Most of these “extreme” horror films seek to disturb viewers with graphic imagery and over-stimulation. Excess is what sets them aside from mainstream horror films, and it’s almost always a stretch to think of them as scary. Disgusting, sure, but almost never scary.


But The Corpse of Anna Fritz, directed by Hèctor Hernández Vicens, seeks to scare viewers in one of the few ways adults are vulnerable to fear: total lack of control.


When we’re children, it’s easy to terrify us with boogeymen and jump scares. Although I love these sorts of movies and their various tropes, I’ve found over the years that what really scares me as an adult is human nature and the disgusting capabilities of man.


The Corpse of Anna Fritz follows a group of young men who find themselves with a unique sort of “alone time” with the corpse of a famous actress. None of these men are likeable, being that they’re all complicit to the misfortunes they inflict on the woman’s corpse, but one of them says right from the start that what they’re considering doing is wrong.
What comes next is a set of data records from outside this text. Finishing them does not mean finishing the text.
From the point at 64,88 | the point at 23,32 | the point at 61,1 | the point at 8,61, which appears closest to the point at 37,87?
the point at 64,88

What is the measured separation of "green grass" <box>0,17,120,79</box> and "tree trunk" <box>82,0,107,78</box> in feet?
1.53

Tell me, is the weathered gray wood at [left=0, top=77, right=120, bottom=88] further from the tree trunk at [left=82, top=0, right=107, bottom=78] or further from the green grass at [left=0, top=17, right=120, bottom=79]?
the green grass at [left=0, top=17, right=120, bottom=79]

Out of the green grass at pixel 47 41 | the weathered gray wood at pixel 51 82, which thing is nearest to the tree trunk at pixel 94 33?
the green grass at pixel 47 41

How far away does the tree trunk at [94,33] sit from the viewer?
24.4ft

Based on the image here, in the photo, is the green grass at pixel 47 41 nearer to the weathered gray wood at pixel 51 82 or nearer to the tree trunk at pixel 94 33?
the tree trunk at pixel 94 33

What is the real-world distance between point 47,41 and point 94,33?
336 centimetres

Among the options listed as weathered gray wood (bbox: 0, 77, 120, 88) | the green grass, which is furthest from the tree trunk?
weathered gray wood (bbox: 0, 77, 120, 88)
“But nobody’s getting hurt. She’s already dead,” says another man. “Just pretend she’s drunk. It’ll be easy.”


That statement alone makes my skin crawl, because it says so much with so little. On the surface, this is just a movie about necrophilia, a theme that’s already been covered in plenty of other shock-horror movies. But according to this man’s statement, rape on its own isn’t a crime, and they’ve likely participated in the act previously. Therefore, I see control as the secondary theme of the movie.


Chances are, you won’t have any say over who handles your body when you die, particularly not if you die suddenly at a young age or if you have no immediate family to see over proceedings. You have no idea what sort of vile human will be alone with your corpse or how they might mistreat the body you’ve inhabited since birth. From death onward, your body is no longer a person, merely an object. This is a scary thought, and I’m sure plenty of us have had it at one point or another. What I appreciate about The Corpse of Anna Fritz is how they exploit this fear without going overboard.

One instance of corpse abuse happens early in the film, when a young orderly sneaks his coke-fueled friends into the morgue to get a peek at the deceased celebrity. As a prank, he first tricks them into leaning in close as he rips the covering from a much older dead woman, forcing them to stare at her wrinkled old body and then laughing at their reactions.


To the young orderly, these corpses are far removed from being “people,” and they’ve become mere props for him to use however he sees fit. He even assures his friends that orderlies are rarely caught for messing around with corpses…something that made me cringe in the worst possible way.


The movie’s not particularly gruesome, and most of the shock value lies in the things we don’t directly see. Unlike some of the aforementioned films, The Corpse of Anna Fritz is pretty good with subtlety, and it manages to disgust viewers in some pretty universal ways without relying on special effects and sadism.


I also appreciated the attention to character development. Most films that are marketed for their shock value completely ignore characterization, and The Corpse of Anna Fritz gives us plenty of insight into each character in very compact ways.


“I want to call my mother,” one of the men says, following a series of moments I won’t spoil. “I want her to hear it from me.”


Little moments like this make key moments in the film much more suspenseful and exciting than if we’d simply been given the standard “bad guy” characters. These are humans we’re watching, and humans can be absolute monsters while still thinking of things like family and how their own actions may hurt the ones they care about. I didn’t feel sorry for this particular character, since the things he says and does are unforgivable, but this scene made him feel much more realistic and therefore scarier.


The Corpse of Anna Fritz is a disturbing movie for many reasons, and it’s definitely not a movie for everyone. But if you’re going to watch just one necrophilia-centric movie this year, make it this one. It at least aspires toward something bigger.